__ASSIGNMENT__.
Look at each line of the listing. Copy those that hold the string "Tanzania".

__DATA FOR THIS TASK__.
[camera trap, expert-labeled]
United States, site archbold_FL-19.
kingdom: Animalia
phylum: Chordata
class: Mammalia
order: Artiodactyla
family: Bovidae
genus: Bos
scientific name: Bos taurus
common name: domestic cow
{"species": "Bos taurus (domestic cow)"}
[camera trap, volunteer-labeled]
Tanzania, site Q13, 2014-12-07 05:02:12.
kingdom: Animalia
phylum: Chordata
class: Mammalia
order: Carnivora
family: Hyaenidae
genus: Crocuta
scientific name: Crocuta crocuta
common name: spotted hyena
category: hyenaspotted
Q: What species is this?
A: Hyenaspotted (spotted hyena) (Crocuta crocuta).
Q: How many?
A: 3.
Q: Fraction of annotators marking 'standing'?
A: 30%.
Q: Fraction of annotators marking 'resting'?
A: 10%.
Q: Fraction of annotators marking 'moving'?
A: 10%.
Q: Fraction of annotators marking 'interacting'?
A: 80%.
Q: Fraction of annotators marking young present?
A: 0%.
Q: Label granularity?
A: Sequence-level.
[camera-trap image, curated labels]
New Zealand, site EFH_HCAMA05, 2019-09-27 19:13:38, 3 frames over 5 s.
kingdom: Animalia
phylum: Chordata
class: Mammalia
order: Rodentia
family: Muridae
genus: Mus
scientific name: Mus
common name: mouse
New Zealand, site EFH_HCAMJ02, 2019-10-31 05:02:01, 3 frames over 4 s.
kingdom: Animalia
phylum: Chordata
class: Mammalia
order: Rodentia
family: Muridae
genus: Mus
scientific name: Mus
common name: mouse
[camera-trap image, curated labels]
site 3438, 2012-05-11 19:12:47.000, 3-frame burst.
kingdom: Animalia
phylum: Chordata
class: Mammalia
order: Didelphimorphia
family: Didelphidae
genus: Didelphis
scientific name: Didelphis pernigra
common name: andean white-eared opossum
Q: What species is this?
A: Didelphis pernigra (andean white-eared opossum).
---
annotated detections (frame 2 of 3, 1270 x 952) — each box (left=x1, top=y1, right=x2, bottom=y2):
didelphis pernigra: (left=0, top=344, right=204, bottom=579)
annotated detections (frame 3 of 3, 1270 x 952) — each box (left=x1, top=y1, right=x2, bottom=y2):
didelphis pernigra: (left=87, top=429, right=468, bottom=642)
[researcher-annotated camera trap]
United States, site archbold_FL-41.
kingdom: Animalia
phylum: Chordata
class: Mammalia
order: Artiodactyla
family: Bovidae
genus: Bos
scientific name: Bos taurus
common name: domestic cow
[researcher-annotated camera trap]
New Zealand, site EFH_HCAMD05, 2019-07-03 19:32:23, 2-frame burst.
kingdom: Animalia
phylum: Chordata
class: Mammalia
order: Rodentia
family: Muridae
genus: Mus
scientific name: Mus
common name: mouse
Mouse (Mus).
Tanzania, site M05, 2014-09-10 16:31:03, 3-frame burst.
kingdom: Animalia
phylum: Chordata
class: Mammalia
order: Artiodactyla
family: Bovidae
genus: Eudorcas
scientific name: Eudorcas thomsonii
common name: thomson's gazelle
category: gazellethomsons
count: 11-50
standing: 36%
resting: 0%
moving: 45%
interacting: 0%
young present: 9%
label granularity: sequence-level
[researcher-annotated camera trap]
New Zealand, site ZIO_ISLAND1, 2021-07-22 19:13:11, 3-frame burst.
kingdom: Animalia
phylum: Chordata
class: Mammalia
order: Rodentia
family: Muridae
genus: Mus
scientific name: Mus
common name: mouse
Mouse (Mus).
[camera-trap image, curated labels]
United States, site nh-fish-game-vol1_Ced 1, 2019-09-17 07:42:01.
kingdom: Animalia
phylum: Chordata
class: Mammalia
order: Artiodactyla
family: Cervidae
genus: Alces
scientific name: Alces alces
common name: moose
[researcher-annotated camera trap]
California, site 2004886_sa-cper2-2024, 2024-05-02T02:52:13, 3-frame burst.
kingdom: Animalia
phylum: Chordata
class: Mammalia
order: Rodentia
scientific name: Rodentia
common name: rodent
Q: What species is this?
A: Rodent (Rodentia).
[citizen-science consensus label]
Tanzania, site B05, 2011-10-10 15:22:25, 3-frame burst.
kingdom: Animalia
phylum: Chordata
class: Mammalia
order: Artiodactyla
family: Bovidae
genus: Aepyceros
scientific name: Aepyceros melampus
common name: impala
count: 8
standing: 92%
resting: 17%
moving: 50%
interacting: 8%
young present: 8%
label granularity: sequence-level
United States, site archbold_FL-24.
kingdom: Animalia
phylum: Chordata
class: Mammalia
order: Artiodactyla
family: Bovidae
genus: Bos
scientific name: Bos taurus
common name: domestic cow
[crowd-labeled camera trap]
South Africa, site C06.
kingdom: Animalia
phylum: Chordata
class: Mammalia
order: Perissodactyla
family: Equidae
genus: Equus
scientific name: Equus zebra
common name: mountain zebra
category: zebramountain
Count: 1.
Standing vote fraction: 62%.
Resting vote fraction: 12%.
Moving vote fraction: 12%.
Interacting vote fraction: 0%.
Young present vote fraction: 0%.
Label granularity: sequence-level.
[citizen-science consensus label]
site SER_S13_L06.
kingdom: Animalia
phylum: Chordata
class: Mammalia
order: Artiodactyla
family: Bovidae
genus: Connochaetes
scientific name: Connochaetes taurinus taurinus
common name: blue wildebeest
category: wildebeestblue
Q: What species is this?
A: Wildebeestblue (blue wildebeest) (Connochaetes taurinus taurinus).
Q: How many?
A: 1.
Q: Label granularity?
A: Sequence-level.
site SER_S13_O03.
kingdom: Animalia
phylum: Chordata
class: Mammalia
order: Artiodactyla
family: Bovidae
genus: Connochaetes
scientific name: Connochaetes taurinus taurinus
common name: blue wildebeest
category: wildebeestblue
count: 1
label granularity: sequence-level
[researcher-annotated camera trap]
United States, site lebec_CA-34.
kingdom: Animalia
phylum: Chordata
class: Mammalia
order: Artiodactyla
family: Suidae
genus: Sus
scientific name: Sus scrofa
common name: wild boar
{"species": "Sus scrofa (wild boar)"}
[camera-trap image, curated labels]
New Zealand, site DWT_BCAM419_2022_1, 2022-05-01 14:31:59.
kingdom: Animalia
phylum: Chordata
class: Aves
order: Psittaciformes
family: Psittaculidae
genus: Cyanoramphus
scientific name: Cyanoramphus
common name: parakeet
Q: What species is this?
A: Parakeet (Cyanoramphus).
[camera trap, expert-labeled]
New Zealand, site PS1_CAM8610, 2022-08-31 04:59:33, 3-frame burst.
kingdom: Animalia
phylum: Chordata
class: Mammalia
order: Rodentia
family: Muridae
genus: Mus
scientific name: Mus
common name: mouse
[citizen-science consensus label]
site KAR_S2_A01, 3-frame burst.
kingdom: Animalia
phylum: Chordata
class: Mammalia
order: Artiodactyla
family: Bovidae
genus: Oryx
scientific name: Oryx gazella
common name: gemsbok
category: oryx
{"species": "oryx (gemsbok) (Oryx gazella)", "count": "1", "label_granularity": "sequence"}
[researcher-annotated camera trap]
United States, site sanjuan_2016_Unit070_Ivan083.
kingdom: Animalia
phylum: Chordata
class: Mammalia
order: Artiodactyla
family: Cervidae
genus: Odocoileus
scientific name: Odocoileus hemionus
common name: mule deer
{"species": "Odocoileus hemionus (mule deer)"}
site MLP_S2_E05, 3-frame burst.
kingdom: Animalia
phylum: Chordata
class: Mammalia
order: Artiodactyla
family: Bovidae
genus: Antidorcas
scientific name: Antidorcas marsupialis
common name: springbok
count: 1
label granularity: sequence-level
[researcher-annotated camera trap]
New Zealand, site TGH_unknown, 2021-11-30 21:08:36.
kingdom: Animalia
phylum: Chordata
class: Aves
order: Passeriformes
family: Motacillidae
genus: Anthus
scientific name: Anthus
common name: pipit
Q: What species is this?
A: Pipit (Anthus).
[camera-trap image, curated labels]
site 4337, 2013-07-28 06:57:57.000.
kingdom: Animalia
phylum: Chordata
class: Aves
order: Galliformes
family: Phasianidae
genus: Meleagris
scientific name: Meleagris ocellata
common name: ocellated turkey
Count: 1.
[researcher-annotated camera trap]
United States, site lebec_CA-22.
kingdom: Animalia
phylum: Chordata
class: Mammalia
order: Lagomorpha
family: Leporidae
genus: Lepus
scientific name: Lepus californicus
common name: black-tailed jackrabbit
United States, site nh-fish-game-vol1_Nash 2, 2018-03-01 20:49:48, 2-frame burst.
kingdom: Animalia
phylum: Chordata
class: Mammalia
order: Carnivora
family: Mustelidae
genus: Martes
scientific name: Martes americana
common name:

__COMPLETED TASK__.
Tanzania, site Q13, 2014-12-07 05:02:12.
Tanzania, site M05, 2014-09-10 16:31:03, 3-frame burst.
Tanzania, site B05, 2011-10-10 15:22:25, 3-frame burst.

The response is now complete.